*Supplied entries*:
══════════
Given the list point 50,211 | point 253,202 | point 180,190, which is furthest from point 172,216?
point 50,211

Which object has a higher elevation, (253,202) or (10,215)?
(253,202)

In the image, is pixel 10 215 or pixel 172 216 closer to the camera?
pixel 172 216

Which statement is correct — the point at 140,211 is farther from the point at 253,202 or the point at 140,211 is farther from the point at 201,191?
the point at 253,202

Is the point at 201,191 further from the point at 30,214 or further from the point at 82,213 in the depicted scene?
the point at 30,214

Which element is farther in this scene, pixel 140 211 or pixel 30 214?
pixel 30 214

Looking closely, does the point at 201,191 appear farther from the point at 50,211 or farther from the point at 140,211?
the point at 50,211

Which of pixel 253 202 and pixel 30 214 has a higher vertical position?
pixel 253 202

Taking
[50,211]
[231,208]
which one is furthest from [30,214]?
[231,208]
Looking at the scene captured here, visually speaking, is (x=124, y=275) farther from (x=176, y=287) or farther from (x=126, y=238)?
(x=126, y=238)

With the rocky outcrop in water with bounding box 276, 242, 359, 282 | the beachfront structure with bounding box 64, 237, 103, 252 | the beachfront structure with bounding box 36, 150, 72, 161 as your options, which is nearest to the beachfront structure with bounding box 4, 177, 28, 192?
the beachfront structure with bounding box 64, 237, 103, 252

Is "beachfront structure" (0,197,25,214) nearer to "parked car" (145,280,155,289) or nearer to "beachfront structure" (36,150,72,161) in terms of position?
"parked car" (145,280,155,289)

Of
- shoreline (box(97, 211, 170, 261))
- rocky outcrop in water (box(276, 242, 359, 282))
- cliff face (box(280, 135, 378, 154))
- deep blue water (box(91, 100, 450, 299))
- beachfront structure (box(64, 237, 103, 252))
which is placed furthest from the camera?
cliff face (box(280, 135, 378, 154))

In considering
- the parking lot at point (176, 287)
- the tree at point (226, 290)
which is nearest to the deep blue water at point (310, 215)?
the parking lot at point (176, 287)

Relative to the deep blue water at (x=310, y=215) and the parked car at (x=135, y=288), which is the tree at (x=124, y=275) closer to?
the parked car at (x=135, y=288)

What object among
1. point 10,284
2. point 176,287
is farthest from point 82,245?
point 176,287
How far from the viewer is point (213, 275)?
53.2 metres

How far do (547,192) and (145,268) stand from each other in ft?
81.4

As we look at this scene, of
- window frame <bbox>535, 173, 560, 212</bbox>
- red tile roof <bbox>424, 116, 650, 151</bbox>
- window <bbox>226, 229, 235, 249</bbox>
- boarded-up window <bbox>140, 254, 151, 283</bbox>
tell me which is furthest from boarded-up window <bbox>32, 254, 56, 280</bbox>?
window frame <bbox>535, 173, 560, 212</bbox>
══════════
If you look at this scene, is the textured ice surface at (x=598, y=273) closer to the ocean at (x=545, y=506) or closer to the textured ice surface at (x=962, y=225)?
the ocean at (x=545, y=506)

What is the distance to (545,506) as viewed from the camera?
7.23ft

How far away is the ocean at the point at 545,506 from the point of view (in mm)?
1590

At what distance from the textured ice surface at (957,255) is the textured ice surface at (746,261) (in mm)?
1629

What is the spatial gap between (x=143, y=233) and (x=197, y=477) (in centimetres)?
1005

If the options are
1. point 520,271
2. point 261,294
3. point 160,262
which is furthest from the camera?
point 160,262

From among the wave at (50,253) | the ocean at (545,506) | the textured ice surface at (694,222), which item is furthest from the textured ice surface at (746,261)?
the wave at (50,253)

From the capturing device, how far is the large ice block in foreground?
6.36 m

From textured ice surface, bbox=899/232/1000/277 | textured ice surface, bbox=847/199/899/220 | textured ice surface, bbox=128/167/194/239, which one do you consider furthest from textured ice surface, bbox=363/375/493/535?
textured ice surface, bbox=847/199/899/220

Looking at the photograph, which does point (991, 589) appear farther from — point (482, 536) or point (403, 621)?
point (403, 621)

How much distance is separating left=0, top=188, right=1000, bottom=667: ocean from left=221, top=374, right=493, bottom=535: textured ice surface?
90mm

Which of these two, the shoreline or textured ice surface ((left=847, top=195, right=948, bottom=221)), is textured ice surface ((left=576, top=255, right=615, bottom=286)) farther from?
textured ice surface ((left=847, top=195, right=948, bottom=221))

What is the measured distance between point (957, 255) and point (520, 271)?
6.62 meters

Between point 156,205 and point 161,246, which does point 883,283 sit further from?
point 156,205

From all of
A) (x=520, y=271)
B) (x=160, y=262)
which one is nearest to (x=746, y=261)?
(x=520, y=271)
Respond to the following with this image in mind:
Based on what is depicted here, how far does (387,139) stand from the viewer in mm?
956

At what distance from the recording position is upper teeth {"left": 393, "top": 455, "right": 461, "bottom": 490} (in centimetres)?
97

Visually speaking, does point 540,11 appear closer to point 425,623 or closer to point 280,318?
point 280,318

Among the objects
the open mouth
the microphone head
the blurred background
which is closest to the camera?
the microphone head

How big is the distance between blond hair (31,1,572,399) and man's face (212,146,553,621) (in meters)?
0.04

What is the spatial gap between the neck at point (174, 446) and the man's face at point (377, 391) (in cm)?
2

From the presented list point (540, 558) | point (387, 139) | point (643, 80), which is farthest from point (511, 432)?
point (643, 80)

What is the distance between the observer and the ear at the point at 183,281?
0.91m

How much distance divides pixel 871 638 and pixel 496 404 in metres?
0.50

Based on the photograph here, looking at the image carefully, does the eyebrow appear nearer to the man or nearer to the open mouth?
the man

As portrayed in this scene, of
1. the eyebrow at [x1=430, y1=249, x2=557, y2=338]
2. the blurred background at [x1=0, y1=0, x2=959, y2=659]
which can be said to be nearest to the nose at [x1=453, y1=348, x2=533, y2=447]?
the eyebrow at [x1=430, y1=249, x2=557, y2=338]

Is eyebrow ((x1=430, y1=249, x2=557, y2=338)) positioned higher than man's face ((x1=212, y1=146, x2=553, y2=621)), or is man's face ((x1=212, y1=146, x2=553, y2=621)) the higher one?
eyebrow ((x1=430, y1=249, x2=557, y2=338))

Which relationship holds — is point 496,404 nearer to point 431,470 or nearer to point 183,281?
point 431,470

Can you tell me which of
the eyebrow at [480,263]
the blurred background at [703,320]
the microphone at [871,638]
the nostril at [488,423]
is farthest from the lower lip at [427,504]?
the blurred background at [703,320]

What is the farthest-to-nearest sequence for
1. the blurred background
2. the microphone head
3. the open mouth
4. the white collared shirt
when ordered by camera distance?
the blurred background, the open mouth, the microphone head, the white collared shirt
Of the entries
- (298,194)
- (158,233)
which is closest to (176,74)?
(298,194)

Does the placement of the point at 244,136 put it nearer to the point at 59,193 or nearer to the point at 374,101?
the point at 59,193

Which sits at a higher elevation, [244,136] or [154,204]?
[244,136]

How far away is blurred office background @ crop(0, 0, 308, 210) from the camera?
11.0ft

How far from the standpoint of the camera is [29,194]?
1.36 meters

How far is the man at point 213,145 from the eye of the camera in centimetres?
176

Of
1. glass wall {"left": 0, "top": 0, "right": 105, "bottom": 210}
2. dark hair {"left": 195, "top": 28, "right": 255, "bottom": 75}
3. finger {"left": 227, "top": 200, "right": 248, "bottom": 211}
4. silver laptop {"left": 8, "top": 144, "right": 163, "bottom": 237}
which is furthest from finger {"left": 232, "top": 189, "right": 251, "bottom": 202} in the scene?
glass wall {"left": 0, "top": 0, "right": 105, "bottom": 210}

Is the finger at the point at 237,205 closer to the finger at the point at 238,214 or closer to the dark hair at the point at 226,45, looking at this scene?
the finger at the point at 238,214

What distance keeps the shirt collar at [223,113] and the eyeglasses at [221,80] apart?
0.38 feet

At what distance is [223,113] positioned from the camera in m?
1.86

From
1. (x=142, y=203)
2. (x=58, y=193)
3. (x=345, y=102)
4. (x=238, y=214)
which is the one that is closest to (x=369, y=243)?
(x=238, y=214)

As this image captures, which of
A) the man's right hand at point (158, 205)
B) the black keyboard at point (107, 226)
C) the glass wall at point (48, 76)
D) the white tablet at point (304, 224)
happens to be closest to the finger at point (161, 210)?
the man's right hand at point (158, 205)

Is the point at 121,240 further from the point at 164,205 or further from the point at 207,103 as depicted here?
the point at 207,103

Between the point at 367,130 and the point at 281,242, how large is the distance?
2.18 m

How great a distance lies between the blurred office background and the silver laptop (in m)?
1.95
══════════
*Problem requirements*: Recast the items from the line containing "Which sits at" through the line containing "1.36 meters" as a JSON list of strings, one string per line, with blank lines left out.

*Task response*:
[
  "Which sits at a higher elevation, [244,136] or [154,204]?",
  "[244,136]",
  "How far away is blurred office background @ crop(0, 0, 308, 210) from the camera?",
  "11.0ft",
  "How far from the standpoint of the camera is [29,194]?",
  "1.36 meters"
]